**Document passage:**
:::

Crowdsourced music videos have a long history, with the first wave responding to the rise of social media around 2009–2010 with 日々の音色 (Hibi no neiro) by SOUR with Masashi Kawamura, More is Less by C-mon and Kypski with Moniker, and Ain’t No Grave by Johnny Cash with Chris Milk. In 2010 creative crowdsourcing was top-down, with precise directions guiding the crowd to form a cohesive whole. But “Infinite Bad Guy” has more in common with artist Molly Soda’s hand-aligned covers in “Me Singing Stay by Rihanna” (2018). In 2020 crowdsourcing is bottom-up, with machine learning finding our commonalities at a massive scale.

The Task

After some early experiments, we picked three deliverables that could be used to build the experience. Given a cover video, we would:

  1. Estimate the per-beat alignment between the cover and the original.
  2. Visually classify the video.
  3. Identify the most visually similar videos.

On this project IYOIYO focused on research and development. Other teams from Google Creative Lab implemented the production infrastructure and frontend, with IYOIYO advising on integration of our pipeline that outputs an analysis file for each track.

Audio Alignment

Every cover song is unique. But from an audio analysis perspective there are a few broad categories with specific alignment challenges. Ordered from “easiest” to “most difficult”:

  1. Copies of the original. This includes dance covers, workout routines, lyric videos and other visual covers.
  2. Covers with digital instrumental backing tracks. There are only a handful of popular instrumental and karaoke covers of Bad Guy, and these are often used as a backing track for a family of string musicians, violinists, or vocal covers.
  3. Full-band covers, which are typically not recorded against a click track and can vary significantly in song structure. Like this Irish Reggae Trio, or this metal cover (though metal covers usually have impeccable timing).
  4. Remixes and parodies that reference a very short portion of the original track, or drastically transform the original track. This includes multi-million-view parodies like Gabe The Dog and Sampling with Thanos, but also the Tiësto remix.
  5. Purely acoustic solo covers, which have similar challenges to full-band covers but fewer musical indicators useful for automated analysis. For example these covers on clarinet, on guitar in a bathtub in a monkey onesie, or any of the many ukulele covers.

Around 1 out of 4 covers belong to the first two categories, and they can be very accurately aligned using a simple technique because there is only one important number: the offset between the original track and the copy (or instrumental backing track). This offset can be determined by checking the cosine similarity at different offsets: this means taking the spectrogram (a visual “signature” of the sound) of the cover and the spectrogram original, and sliding one past the other until they line up best.

:::

**Provided material:**
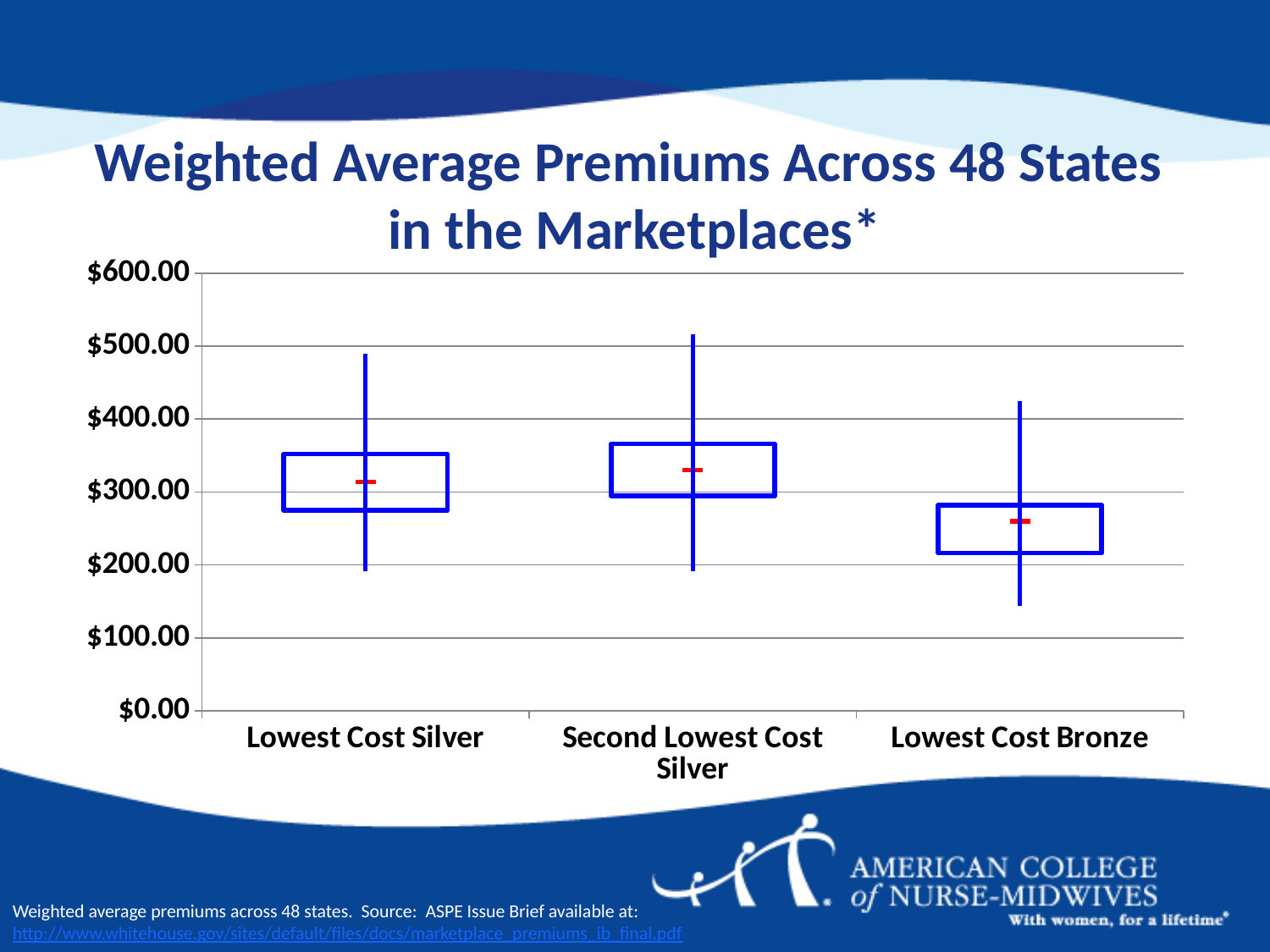
What is the title of the chart? Weighted Average Premiums Across 48 States in the Marketplaces* How many categories are shown on the x axis? 3 Is the red marker for Lowest Cost Bronze greater or less than $300.00? less Is the red marker for Lowest Cost Silver greater or less than $300.00? greater What kind of chart is shown on the slide? box-and-whisker (box plot) chart Is the top of the whisker for Lowest Cost Bronze greater or less than $400.00? greater Which category has a higher red marker, Lowest Cost Silver or Lowest Cost Bronze? Lowest Cost Silver What is the maximum value shown on the y axis? $600.00 Which category has the lowest red marker (central value)? Lowest Cost Bronze Which category has the highest red marker (central value)? Second Lowest Cost Silver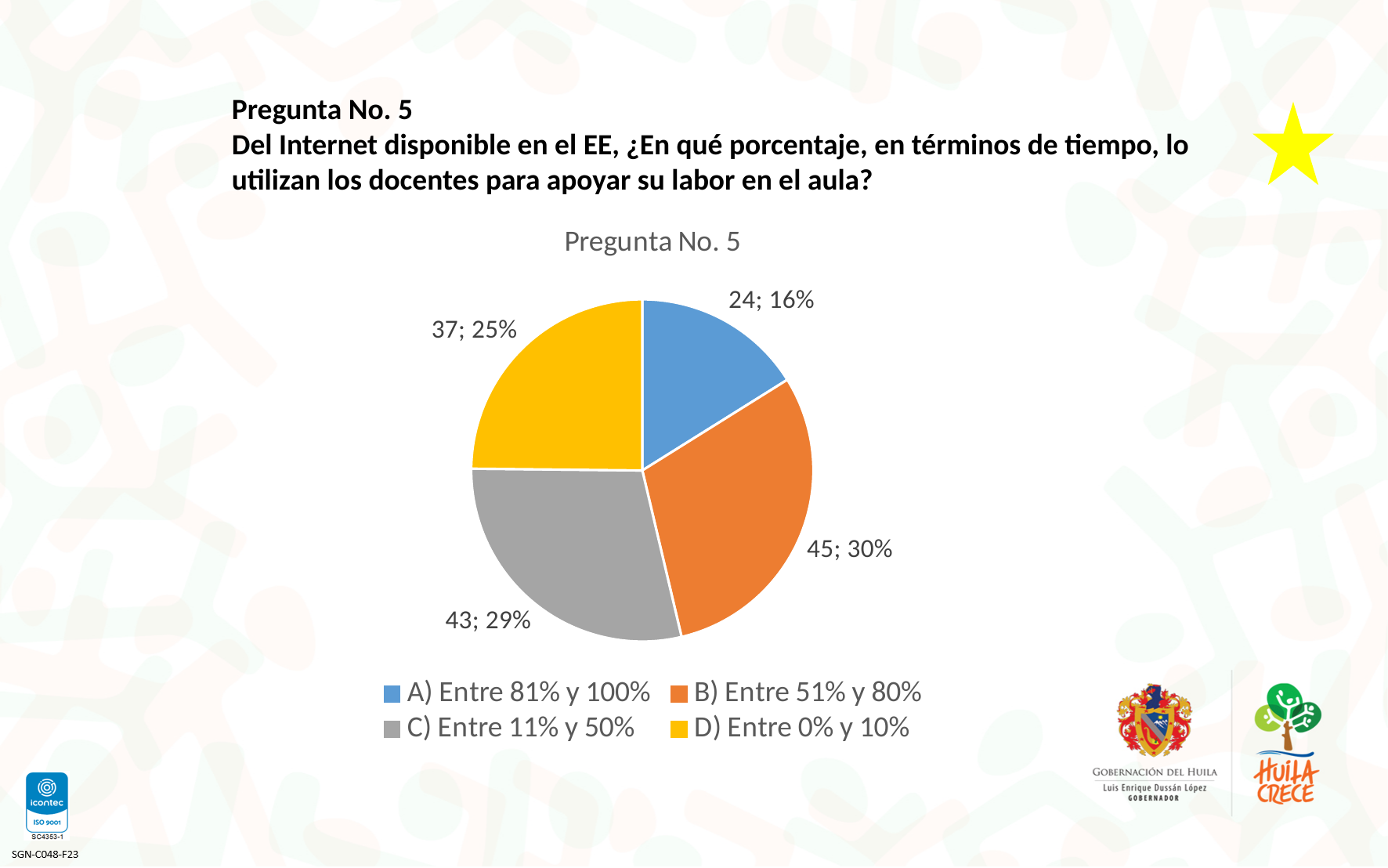
What is the count for the slice "A) Entre 81% y 100%"? 24 What percentage share does the slice "C) Entre 11% y 50%" have? 29% What is the difference between the counts for "B) Entre 51% y 80%" and "A) Entre 81% y 100%"? 21 Which has a larger count: "C) Entre 11% y 50%" or "D) Entre 0% y 10%"? C) Entre 11% y 50% What is the count for the slice "B) Entre 51% y 80%"? 45 Which category has the smallest slice of the pie? A) Entre 81% y 100% What is the title of the chart? Pregunta No. 5 What percentage share does the slice "B) Entre 51% y 80%" have? 30% What type of chart is shown on the slide? Pie chart What is the count for the slice "D) Entre 0% y 10%"? 37 Which category has the largest slice of the pie? B) Entre 51% y 80% How many slices does the pie chart have? 4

:::

**Exercise tasks:**
[a] From the passage on Bad Guy cover videos, transcribe the part that opens with the words containing "On this project" and closes with "other visual covers.".
[b] In the passage on Bad Guy cover videos, what share of covers belongs to the first two alignment categories?

**Answers for this exercise:**
[a]
On this project IYOIYO focused on research and development. Other teams from Google Creative Lab implemented the production infrastructure and frontend, with IYOIYO advising on integration of our pipeline that outputs an analysis file for each track.

Audio Alignment

Every cover song is unique. But from an audio analysis perspective there are a few broad categories with specific alignment challenges. Ordered from “easiest” to “most difficult”:

  1. Copies of the original. This includes dance covers, workout routines, lyric videos and other visual covers.

[b] Around 1 out of 4 covers.